#### Aim
Print every entry exactly as written.

#### Records provided
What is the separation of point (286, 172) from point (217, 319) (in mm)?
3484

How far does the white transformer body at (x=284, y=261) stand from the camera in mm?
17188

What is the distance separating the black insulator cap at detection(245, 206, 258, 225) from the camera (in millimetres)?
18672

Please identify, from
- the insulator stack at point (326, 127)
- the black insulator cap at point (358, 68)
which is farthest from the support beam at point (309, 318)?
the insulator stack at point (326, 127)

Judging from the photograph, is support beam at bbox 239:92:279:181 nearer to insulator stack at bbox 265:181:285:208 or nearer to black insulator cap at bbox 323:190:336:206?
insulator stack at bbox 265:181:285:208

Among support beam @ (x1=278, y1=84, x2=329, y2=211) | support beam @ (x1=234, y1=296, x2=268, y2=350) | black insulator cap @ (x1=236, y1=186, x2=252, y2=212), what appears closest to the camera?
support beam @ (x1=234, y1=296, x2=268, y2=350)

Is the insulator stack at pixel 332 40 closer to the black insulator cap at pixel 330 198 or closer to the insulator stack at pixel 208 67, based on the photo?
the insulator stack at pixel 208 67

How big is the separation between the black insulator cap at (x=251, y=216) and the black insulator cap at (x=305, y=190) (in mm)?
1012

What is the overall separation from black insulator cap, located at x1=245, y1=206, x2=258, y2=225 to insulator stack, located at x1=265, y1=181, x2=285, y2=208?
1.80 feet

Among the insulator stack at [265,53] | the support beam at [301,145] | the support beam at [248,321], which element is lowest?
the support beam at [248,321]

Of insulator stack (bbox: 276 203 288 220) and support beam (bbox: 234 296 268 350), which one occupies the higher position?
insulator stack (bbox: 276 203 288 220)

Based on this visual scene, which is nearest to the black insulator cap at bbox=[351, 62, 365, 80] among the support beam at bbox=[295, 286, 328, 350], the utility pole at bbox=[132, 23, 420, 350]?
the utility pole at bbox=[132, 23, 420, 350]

#### Answer to this task
What is the separation of point (286, 172) from point (217, 319) (in mm)?
3484

How far does the white transformer body at (x=284, y=261) stand from the camera in mm?
17188

What is the distance separating the black insulator cap at detection(245, 206, 258, 225) from the camera (in millimetres)?
18672

Please identify, from
- the insulator stack at point (326, 127)
- the black insulator cap at point (358, 68)
which is farthest from the support beam at point (309, 318)?
the insulator stack at point (326, 127)

Judging from the photograph, is support beam at bbox 239:92:279:181 nearer to insulator stack at bbox 265:181:285:208 or nearer to black insulator cap at bbox 323:190:336:206?
insulator stack at bbox 265:181:285:208

Among support beam @ (x1=278, y1=84, x2=329, y2=211) | support beam @ (x1=234, y1=296, x2=268, y2=350) | black insulator cap @ (x1=236, y1=186, x2=252, y2=212), what appears closest to the camera?
support beam @ (x1=234, y1=296, x2=268, y2=350)

Is the insulator stack at pixel 332 40 closer to the black insulator cap at pixel 330 198 or closer to the insulator stack at pixel 208 67, based on the photo?
the insulator stack at pixel 208 67

How big is the separation between the black insulator cap at (x=251, y=216) and the black insulator cap at (x=305, y=190) (in mm)?
1012

What is the overall separation from black insulator cap, located at x1=245, y1=206, x2=258, y2=225 to insulator stack, located at x1=265, y1=181, x2=285, y2=208?
1.80 feet

Among the insulator stack at [265,53] | the support beam at [301,145] | the support beam at [248,321], which element is lowest?
the support beam at [248,321]

Of insulator stack (bbox: 276 203 288 220) and support beam (bbox: 234 296 268 350), which one occupies the higher position?
insulator stack (bbox: 276 203 288 220)

Based on this visual scene, which is nearest to the black insulator cap at bbox=[351, 62, 365, 80] among the support beam at bbox=[295, 286, 328, 350], the utility pole at bbox=[132, 23, 420, 350]?
the utility pole at bbox=[132, 23, 420, 350]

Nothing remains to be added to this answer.